提示文:
• • • • •

前記水性媒体(C)としては、例えば水であり、具体的には、イオン交換水、限外濾過水、逆浸透水、蒸留水等の、純水又は超純水を使用することができる。
前記水性媒体(C)は、前記水性顔料分散体の全量に対して35質量%~75質量%の範囲で使用することが好ましく、45質量%~65質量%の範囲で使用することが、水性顔料分散体より好ましい。
【0049】
本発明の水性顔料分散体は、必要に応じて防腐剤、粘度調整剤、pH調整剤、キレート化剤、可塑剤、酸化防止剤、紫外線吸収剤等を含有するものを使用することができる。前記キレート化剤は、水性顔料分散体に含まれる、顔料に由来する金属イオンの含有量を低減することができる。
【0050】
次に、本発明の水性顔料分散体の製造方法を説明する。
本発明の水性顔料分散体は、例えば前記顔料(A)と前記化合物(B1)と前記水性媒体(C)とを混合することで、前記顔料(A)が前記化合物(B1)によって前記水性媒体(C)中に分散された分散体を製造する工程1、及び、前記工程1で得られた分散体と前記化合物(B2)とを混合することによって、前記分散体に含まれる化合物(B1)が有するカルボキシル基等のアニオン性基と、前記化合物(B2)が有するエポキシ基等の官能基とを反応させ顔料分散樹脂(B)を形成する工程2とを経ることによって製造する方法が挙げられる。
【0051】
前記工程1は、例えば顔料(A)と化合物(B2)と水性媒体(C)との混合物を、分散機を用いて処理する工程である。

• • • • •

[保存済みデータセット項目]

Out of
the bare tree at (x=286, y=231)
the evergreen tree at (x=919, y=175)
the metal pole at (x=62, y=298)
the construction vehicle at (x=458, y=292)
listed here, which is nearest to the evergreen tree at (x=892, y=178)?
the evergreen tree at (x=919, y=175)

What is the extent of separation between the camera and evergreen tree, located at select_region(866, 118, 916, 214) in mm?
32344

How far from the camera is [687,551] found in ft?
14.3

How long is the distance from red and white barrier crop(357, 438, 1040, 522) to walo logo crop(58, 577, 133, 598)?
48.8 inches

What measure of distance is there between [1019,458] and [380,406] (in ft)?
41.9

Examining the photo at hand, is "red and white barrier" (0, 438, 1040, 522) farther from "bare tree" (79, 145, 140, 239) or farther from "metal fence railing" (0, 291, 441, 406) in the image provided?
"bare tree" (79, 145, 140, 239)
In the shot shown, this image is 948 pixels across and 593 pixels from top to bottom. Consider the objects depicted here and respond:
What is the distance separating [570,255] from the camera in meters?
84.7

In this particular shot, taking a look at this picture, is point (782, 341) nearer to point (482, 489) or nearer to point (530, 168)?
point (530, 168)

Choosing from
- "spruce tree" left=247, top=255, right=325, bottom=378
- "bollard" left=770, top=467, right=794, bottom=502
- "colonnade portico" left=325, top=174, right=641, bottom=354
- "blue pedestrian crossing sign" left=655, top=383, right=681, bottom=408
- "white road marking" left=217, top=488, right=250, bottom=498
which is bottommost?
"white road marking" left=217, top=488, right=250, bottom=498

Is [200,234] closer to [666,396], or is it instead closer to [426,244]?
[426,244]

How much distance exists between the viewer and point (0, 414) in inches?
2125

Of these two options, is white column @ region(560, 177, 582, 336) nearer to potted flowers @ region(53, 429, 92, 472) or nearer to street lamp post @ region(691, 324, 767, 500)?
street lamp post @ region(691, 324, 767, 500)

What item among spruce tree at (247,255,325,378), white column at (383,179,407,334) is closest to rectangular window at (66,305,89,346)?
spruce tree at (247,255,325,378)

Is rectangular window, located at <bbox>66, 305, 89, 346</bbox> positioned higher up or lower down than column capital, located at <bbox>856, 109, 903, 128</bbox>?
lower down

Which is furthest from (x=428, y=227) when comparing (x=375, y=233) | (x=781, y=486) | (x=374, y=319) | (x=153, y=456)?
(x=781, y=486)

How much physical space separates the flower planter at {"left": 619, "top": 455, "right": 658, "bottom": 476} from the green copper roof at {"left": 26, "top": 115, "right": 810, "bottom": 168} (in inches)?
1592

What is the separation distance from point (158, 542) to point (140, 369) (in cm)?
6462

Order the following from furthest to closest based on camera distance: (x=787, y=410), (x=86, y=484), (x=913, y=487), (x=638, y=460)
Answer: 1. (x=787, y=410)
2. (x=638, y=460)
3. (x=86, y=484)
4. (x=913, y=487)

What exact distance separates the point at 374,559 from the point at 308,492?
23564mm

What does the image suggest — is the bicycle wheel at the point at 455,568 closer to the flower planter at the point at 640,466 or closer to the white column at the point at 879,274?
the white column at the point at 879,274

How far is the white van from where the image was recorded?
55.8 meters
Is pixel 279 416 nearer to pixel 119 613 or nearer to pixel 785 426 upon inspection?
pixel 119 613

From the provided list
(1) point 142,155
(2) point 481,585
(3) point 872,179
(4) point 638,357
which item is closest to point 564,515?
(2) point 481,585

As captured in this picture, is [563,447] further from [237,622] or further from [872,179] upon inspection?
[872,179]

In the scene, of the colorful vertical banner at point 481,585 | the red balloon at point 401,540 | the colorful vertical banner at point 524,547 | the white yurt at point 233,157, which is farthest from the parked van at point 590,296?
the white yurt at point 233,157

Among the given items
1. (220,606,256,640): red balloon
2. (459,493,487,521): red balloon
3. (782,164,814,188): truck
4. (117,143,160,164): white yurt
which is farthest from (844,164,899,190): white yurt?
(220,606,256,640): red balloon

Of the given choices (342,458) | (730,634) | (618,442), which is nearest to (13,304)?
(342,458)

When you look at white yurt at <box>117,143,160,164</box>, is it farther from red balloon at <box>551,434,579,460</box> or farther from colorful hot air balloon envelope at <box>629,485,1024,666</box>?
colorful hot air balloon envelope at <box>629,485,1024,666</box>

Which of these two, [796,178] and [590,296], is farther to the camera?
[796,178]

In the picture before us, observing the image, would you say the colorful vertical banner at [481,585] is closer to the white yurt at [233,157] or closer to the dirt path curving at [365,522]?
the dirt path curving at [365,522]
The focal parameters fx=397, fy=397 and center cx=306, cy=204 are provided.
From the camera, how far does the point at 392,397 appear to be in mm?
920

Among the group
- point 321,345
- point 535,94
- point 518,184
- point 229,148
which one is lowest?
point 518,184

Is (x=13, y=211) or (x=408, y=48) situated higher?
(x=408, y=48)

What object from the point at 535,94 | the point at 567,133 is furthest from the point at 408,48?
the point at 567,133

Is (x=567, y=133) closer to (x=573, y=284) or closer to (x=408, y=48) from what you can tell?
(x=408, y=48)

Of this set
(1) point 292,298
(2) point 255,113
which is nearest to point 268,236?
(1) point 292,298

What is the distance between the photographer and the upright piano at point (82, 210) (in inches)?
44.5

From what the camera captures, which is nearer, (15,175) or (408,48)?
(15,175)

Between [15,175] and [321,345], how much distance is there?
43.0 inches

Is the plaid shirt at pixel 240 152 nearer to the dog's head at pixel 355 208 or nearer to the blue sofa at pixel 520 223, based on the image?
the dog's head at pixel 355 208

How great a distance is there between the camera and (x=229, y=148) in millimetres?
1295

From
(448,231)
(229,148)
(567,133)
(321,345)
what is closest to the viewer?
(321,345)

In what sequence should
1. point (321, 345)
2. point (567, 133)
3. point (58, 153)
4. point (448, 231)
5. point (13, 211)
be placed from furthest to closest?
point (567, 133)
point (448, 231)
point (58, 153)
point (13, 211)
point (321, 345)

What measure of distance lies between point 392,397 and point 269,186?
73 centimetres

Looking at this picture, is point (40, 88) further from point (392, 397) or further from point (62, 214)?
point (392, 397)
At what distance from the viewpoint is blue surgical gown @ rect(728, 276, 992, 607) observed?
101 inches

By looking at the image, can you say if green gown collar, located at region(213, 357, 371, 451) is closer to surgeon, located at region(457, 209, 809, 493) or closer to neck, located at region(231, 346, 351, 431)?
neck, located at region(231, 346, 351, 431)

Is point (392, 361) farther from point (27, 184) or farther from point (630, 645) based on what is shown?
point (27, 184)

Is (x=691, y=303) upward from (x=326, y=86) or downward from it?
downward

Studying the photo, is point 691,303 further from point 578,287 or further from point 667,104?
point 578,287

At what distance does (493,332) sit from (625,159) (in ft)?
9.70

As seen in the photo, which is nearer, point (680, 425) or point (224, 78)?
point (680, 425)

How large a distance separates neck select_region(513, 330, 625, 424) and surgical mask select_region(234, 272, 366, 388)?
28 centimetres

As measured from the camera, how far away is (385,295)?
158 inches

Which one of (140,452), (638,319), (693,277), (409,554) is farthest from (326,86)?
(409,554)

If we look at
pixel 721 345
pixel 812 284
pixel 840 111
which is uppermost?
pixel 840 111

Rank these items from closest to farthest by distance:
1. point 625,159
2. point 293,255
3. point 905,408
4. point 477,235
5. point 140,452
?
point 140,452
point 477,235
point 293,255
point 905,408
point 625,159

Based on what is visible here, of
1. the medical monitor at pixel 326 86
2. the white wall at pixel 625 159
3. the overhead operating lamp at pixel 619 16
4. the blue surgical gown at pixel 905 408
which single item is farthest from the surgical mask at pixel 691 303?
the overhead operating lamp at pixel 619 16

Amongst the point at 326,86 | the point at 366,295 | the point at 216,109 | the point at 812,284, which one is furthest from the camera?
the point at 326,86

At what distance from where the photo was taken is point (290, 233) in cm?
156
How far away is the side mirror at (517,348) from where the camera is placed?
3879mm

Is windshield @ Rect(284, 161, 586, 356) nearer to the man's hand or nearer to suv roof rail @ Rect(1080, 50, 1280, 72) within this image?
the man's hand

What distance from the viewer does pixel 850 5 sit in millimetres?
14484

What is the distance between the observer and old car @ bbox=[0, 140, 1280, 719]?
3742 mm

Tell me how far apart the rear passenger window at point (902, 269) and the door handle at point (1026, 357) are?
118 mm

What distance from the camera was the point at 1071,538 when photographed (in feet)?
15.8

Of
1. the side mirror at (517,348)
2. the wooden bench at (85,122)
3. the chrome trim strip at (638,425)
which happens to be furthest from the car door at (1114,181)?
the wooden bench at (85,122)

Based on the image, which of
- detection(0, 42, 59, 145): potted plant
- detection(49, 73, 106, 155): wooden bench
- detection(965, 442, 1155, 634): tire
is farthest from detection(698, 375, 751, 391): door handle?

• • • • •

課題:
• 1. 次の(a)〜(c)がそれぞれ提示文と合っているかを「はい」か「いいえ」で答え、決め手となる提示文の語句を一字も変えずに引用する。(a) 水性媒体(C)として蒸留水を使用することができる。(b) キレート化剤は、顔料に由来する金属イオンの含有量を増やす。(c) 水性媒体(C)は、水性顔料分散体の全量に対して35質量%~75質量%の範囲で使用することが好ましい。
• 2. 提示文のうち、「前記水性媒体(C)としては、」で始まり「を用いて処理する工程である。」まで続く部分を、一字も変えずに書き写してください。
記録は使わなくてよい。

解答:
• 1.
(a) はい。「イオン交換水、限外濾過水、逆浸透水、蒸留水等の、純水又は超純水を使用することができる」
(b) いいえ。「顔料に由来する金属イオンの含有量を低減することができる」
(c) はい。「35質量%~75質量%の範囲で使用することが好ましく」

• 2.
前記水性媒体(C)としては、例えば水であり、具体的には、イオン交換水、限外濾過水、逆浸透水、蒸留水等の、純水又は超純水を使用することができる。
前記水性媒体(C)は、前記水性顔料分散体の全量に対して35質量%~75質量%の範囲で使用することが好ましく、45質量%~65質量%の範囲で使用することが、水性顔料分散体より好ましい。
【0049】
本発明の水性顔料分散体は、必要に応じて防腐剤、粘度調整剤、pH調整剤、キレート化剤、可塑剤、酸化防止剤、紫外線吸収剤等を含有するものを使用することができる。前記キレート化剤は、水性顔料分散体に含まれる、顔料に由来する金属イオンの含有量を低減することができる。
【0050】
次に、本発明の水性顔料分散体の製造方法を説明する。
本発明の水性顔料分散体は、例えば前記顔料(A)と前記化合物(B1)と前記水性媒体(C)とを混合することで、前記顔料(A)が前記化合物(B1)によって前記水性媒体(C)中に分散された分散体を製造する工程1、及び、前記工程1で得られた分散体と前記化合物(B2)とを混合することによって、前記分散体に含まれる化合物(B1)が有するカルボキシル基等のアニオン性基と、前記化合物(B2)が有するエポキシ基等の官能基とを反応させ顔料分散樹脂(B)を形成する工程2とを経ることによって製造する方法が挙げられる。
【0051】
前記工程1は、例えば顔料(A)と化合物(B2)と水性媒体(C)との混合物を、分散機を用いて処理する工程である。